Pictures with short captions
************
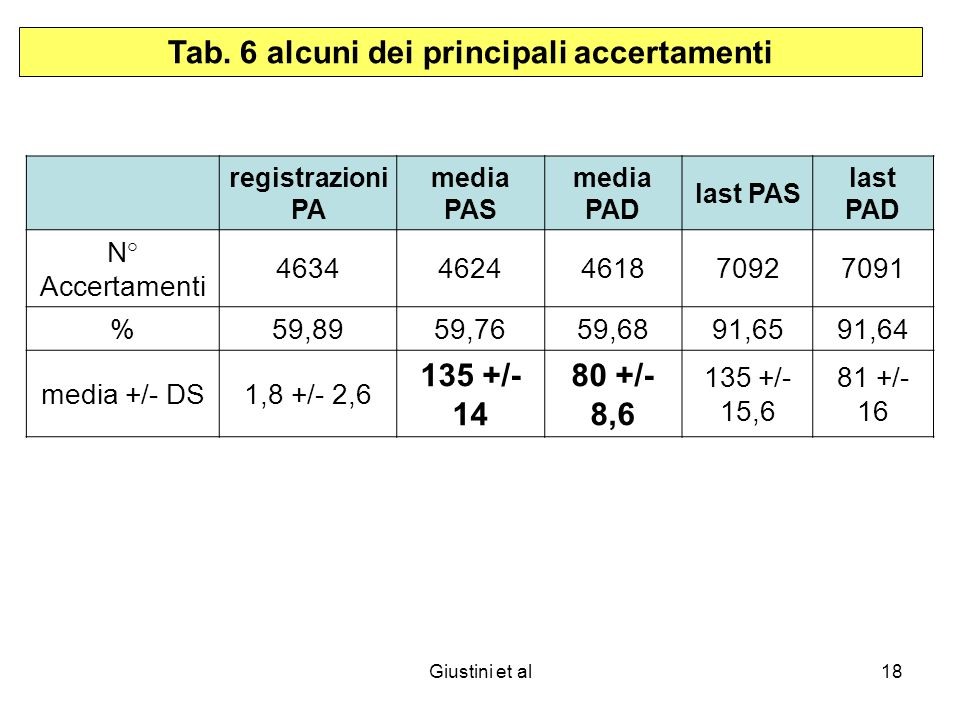 Giustini et al18 Tab.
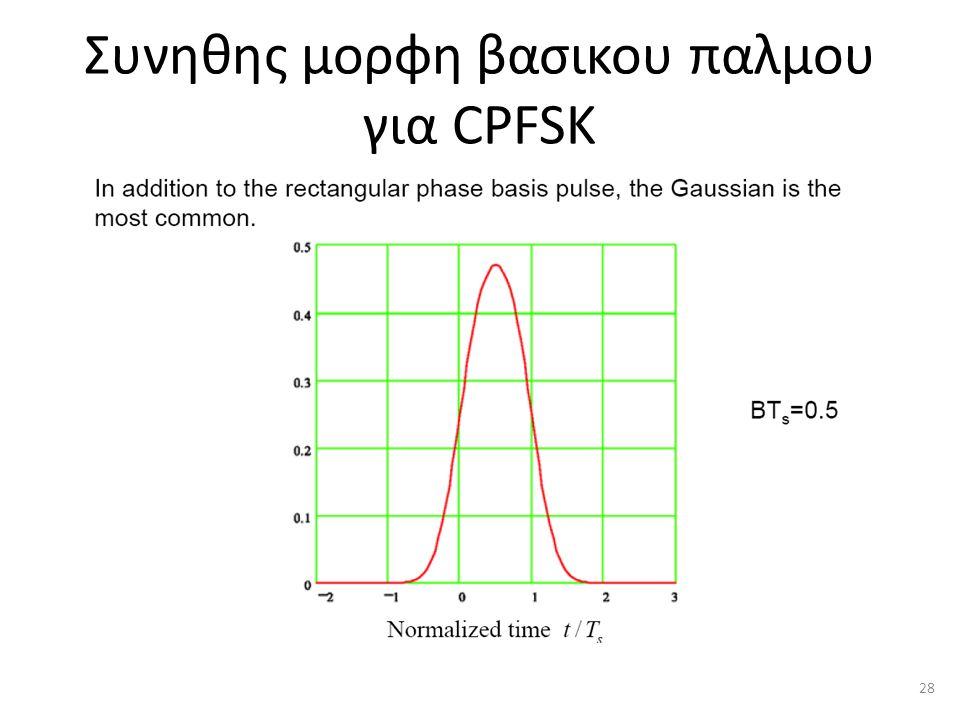Συνηθης μορφη βασικου παλμου για CPFSK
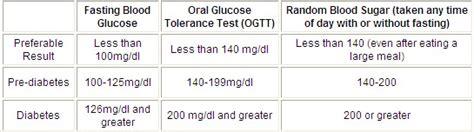 rangers normal blood sugar ranges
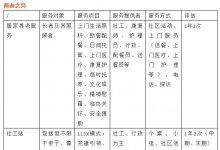 """广州市社区居家养老与社工站的""""小同大异"""""""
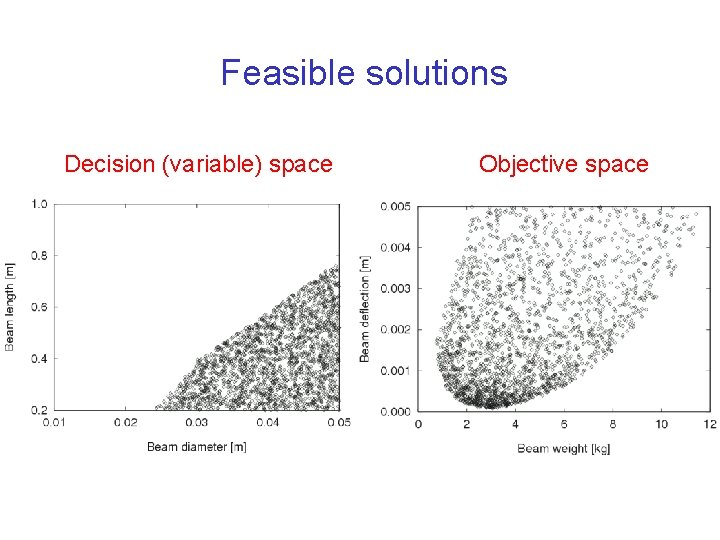 Feasible solutions Decision (variable) space Objective space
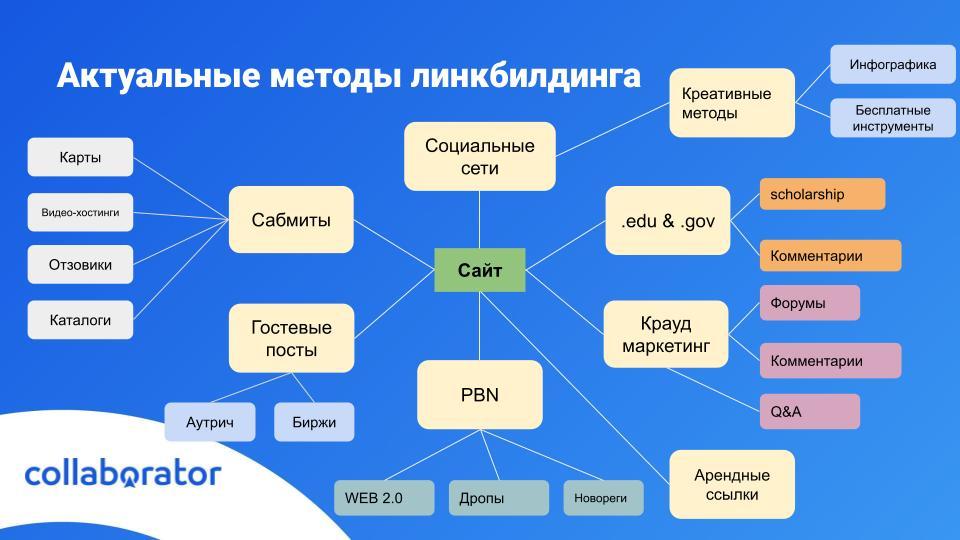 На слайде представлены не все методы линкбилдинга, а только основные группы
************
What this task involves =>
The response has to be an exact copy of all the data, pictures excluded.

Written solution =>
 Giustini et al18 Tab.
Συνηθης μορφη βασικου παλμου για CPFSK
 rangers normal blood sugar ranges
 """广州市社区居家养老与社工站的""""小同大异"""""""
 Feasible solutions Decision (variable) space Objective space
 На слайде представлены не все методы линкбилдинга, а только основные группы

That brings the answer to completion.